What the task asks -
Copy the data word for word, beginning at the line that contains "Which would be" and stopping after the line that contains "86.9 inches".

== Material to process

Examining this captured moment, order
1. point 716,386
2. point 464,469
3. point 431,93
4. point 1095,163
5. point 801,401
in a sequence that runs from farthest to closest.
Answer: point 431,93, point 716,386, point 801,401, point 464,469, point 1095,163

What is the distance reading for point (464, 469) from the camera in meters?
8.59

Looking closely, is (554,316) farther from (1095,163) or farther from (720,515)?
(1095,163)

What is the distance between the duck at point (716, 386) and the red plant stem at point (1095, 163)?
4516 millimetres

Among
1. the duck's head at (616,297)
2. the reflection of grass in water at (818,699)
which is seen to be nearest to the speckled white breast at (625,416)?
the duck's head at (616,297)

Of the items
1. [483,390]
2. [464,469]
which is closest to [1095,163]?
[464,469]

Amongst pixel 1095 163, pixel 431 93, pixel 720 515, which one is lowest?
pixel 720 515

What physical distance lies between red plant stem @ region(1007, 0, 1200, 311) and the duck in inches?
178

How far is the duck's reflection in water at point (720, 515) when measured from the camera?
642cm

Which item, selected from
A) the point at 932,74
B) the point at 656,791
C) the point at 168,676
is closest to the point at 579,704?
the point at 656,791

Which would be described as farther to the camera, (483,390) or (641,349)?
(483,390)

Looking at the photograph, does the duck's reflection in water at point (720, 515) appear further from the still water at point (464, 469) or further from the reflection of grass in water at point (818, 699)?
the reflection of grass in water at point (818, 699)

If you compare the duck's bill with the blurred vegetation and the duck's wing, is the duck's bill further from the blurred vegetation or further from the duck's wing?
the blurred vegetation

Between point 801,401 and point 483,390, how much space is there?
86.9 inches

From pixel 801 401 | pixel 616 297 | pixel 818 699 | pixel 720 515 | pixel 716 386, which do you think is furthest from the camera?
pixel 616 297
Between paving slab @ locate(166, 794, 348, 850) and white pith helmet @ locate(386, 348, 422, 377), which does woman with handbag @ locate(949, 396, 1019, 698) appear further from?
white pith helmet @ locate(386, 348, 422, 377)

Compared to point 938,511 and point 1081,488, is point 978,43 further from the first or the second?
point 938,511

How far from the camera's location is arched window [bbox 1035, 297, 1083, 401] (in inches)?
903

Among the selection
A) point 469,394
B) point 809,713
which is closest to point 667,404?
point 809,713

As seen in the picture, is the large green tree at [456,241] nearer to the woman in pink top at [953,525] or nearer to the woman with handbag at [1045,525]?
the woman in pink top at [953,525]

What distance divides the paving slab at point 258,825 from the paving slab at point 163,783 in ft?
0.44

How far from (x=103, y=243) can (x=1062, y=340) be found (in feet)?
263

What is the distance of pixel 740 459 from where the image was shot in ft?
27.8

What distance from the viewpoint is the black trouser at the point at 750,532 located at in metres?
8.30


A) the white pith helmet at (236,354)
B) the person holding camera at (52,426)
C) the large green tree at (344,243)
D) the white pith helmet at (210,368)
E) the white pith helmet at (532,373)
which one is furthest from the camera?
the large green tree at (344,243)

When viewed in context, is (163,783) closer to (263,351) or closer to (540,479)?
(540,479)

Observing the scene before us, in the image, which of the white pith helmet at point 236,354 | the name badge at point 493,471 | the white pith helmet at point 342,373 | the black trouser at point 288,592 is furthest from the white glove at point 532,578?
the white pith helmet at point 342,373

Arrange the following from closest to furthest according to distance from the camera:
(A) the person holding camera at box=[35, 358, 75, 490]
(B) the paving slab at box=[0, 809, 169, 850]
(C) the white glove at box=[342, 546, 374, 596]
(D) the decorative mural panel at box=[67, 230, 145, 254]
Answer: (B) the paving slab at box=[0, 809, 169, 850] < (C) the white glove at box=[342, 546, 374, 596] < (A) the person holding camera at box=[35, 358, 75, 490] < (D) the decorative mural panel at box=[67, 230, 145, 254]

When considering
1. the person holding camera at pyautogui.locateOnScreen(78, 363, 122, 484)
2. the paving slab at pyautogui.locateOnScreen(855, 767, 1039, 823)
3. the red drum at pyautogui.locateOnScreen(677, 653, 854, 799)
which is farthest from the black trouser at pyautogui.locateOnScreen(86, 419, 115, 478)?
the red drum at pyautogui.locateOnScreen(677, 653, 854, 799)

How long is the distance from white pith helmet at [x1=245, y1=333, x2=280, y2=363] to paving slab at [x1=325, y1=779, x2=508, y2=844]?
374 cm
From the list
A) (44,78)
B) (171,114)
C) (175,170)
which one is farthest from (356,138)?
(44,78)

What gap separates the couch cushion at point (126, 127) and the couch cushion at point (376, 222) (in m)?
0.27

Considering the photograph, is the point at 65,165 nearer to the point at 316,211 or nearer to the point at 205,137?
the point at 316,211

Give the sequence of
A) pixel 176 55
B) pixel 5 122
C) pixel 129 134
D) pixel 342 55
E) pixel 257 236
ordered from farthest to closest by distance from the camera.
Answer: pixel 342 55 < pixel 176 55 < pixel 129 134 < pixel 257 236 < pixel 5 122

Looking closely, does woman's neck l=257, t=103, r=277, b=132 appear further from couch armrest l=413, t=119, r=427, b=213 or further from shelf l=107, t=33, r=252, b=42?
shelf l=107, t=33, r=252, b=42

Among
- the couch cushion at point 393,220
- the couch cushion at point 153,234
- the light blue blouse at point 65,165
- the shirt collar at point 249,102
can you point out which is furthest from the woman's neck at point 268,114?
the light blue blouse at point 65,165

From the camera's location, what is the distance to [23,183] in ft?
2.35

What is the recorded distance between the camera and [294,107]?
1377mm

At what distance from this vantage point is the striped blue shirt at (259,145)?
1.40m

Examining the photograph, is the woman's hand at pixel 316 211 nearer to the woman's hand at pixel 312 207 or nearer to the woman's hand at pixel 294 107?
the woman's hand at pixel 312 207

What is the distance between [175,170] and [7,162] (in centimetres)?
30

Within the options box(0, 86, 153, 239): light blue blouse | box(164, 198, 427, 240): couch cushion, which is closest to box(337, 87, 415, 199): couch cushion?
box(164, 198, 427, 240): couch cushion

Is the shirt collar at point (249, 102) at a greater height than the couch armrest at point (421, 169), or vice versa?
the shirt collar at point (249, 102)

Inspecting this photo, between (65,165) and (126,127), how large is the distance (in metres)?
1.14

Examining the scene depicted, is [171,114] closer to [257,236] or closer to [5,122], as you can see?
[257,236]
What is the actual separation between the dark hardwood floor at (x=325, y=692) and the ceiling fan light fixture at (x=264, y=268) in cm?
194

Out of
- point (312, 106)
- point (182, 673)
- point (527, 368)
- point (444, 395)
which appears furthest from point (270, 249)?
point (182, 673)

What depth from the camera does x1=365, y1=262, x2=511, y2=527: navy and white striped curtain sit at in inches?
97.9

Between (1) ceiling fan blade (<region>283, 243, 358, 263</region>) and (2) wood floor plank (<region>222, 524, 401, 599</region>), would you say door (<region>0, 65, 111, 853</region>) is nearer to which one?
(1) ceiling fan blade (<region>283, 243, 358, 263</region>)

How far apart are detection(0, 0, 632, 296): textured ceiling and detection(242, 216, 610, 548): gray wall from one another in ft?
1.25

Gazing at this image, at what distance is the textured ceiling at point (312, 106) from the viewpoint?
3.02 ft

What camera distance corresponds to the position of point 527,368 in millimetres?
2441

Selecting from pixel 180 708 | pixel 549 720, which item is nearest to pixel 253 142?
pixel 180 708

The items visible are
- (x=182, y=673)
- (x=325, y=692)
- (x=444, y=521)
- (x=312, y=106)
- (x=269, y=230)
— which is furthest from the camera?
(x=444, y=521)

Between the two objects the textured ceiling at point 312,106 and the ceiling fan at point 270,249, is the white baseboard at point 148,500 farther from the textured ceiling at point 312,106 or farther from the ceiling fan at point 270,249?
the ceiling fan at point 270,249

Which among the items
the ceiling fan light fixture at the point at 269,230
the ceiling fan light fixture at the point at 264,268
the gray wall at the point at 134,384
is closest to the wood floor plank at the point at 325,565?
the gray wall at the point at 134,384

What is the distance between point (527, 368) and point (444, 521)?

====

Solution for this problem -
Which would be described as farther to the camera, (483,390) or (641,349)?
(483,390)

Looking at the photograph, does the duck's reflection in water at point (720, 515) appear further from the still water at point (464, 469) or further from the reflection of grass in water at point (818, 699)?
the reflection of grass in water at point (818, 699)

If you compare the duck's bill with the blurred vegetation and the duck's wing, is the duck's bill further from the blurred vegetation or further from the duck's wing?
the blurred vegetation

Between point 801,401 and point 483,390, how much space is there?
86.9 inches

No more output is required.